Parse warning at line 3: mapped sequence without CIGAR
Parse error at line 3: missing colon in auxiliary data
Aborted (core dumped)
`
Here's what a part of my sam files looks like
@SQ SN:gi|89106884|ref|AC_000091.1| LN:4646332
4 * 0 0 * * 0 0 <CGTAAAAAGGA> *
4 * 0 0 * * 0 0 <TAGCCGTAGGG> *
I'd appreciate help with this!
That sam output looks odd. How exactly did you generate it?
I agree the output looks odd, there are no sequence names f.e. Could there be a problem with the input file, lacking proper names etc.? Could you please post one (upload to public ftp/web) of your input files (or at least the first 100 sequence files) + the exact command line of bwa, I assume it's fastq input (if it was fasta you wouldn't have the non matching output with bwasw)?
Added the code i used for bwa and my query file! Thank you for the help!

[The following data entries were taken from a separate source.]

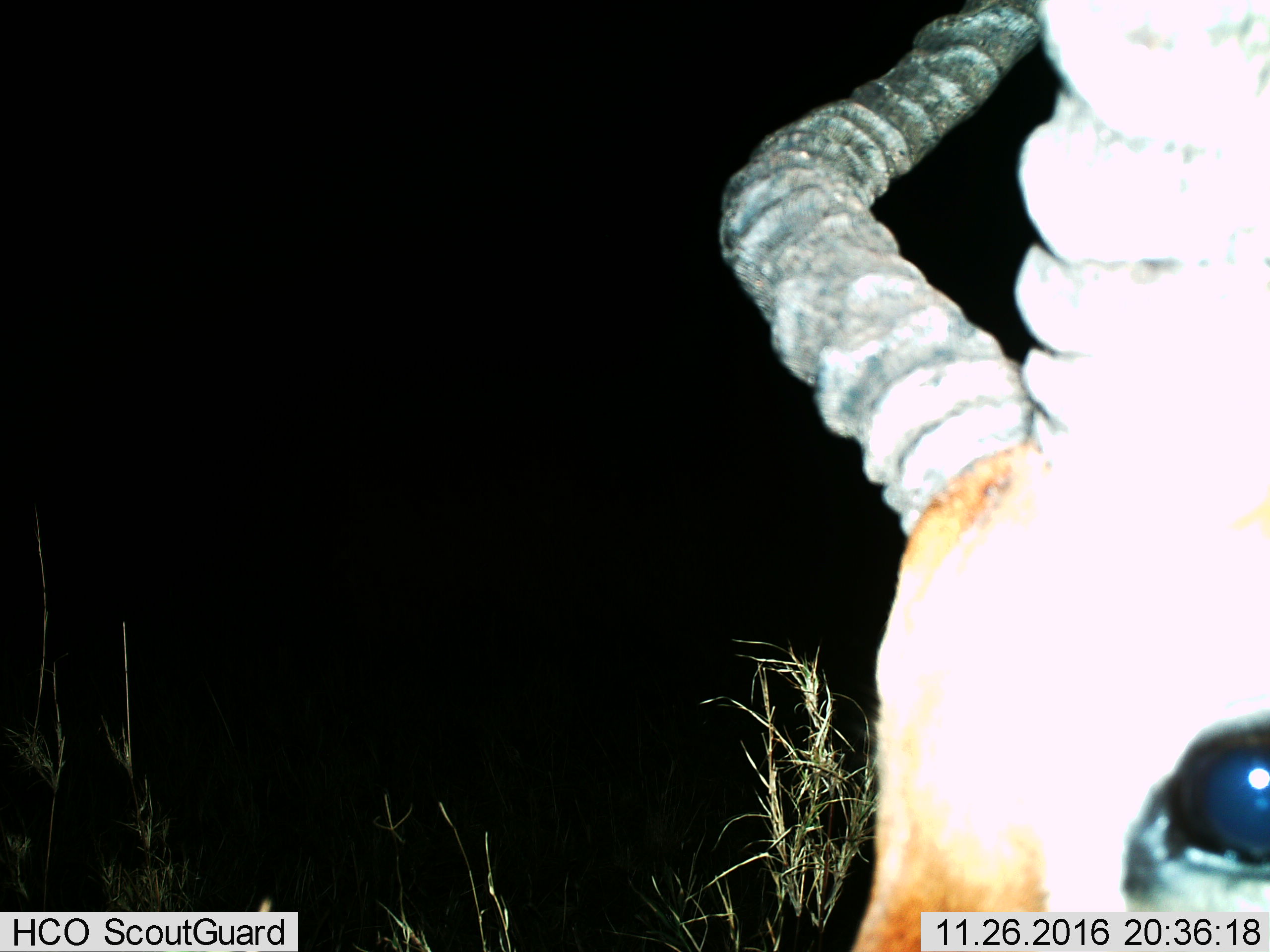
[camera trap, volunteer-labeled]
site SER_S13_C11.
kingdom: Animalia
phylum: Chordata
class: Mammalia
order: Artiodactyla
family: Bovidae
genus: Eudorcas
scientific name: Eudorcas thomsonii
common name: thomson's gazelle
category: gazellethomsons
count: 1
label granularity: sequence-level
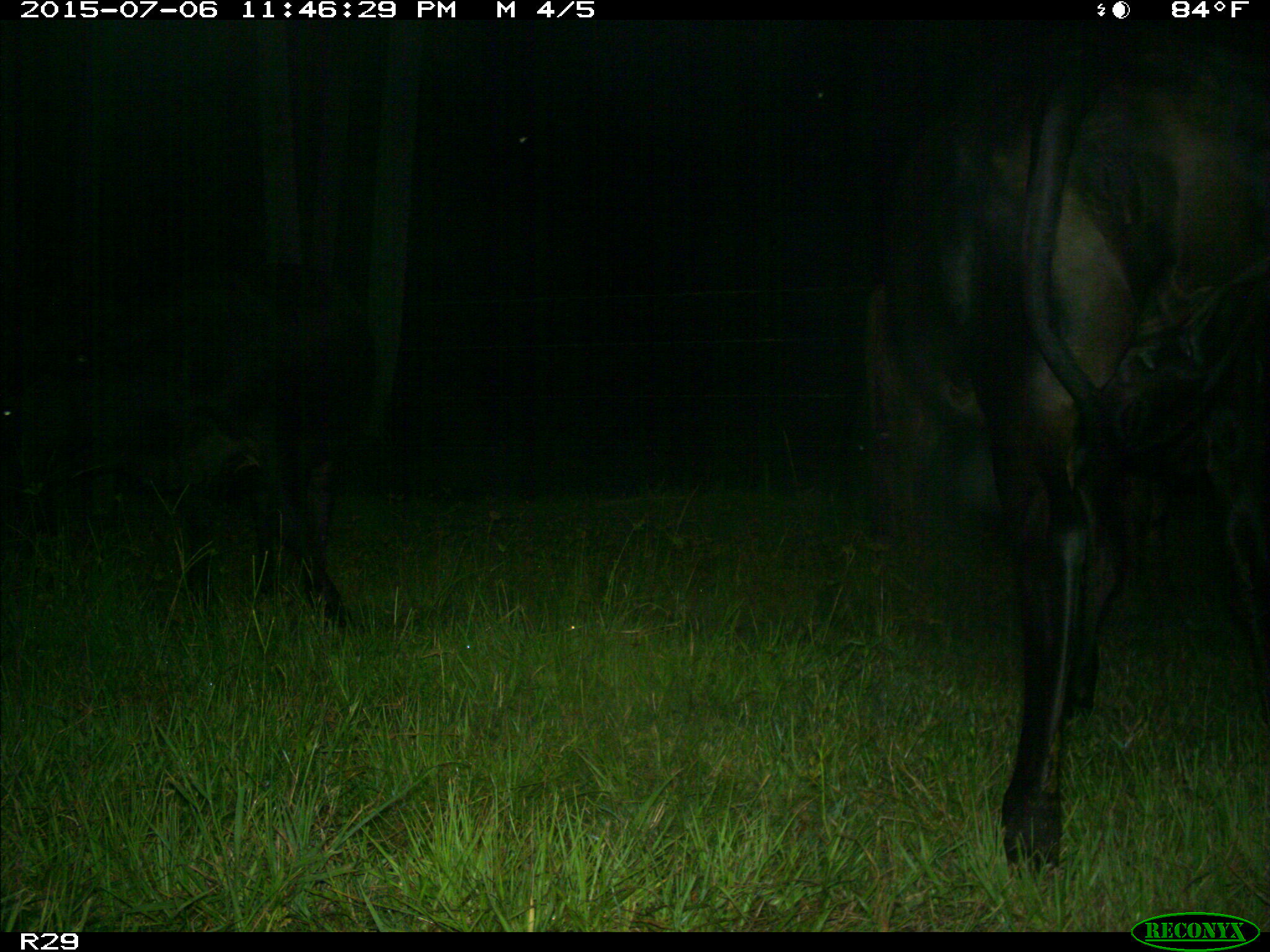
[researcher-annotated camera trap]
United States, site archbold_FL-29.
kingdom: Animalia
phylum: Chordata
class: Mammalia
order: Artiodactyla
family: Bovidae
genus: Bos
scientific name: Bos taurus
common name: domestic cow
Bos taurus (domestic cow).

I will try that out tomorrow. Your reference sequence is AC_000091.1 in RefSeq (E. coli K12 substr. W3110)? It is marked obsolete and removed in NCBI nucl., not that it matters here, but just wanted to note.
Ha yes I noticed that too. My data is just random, i want to check the efficiency of bwa and bowtie etc.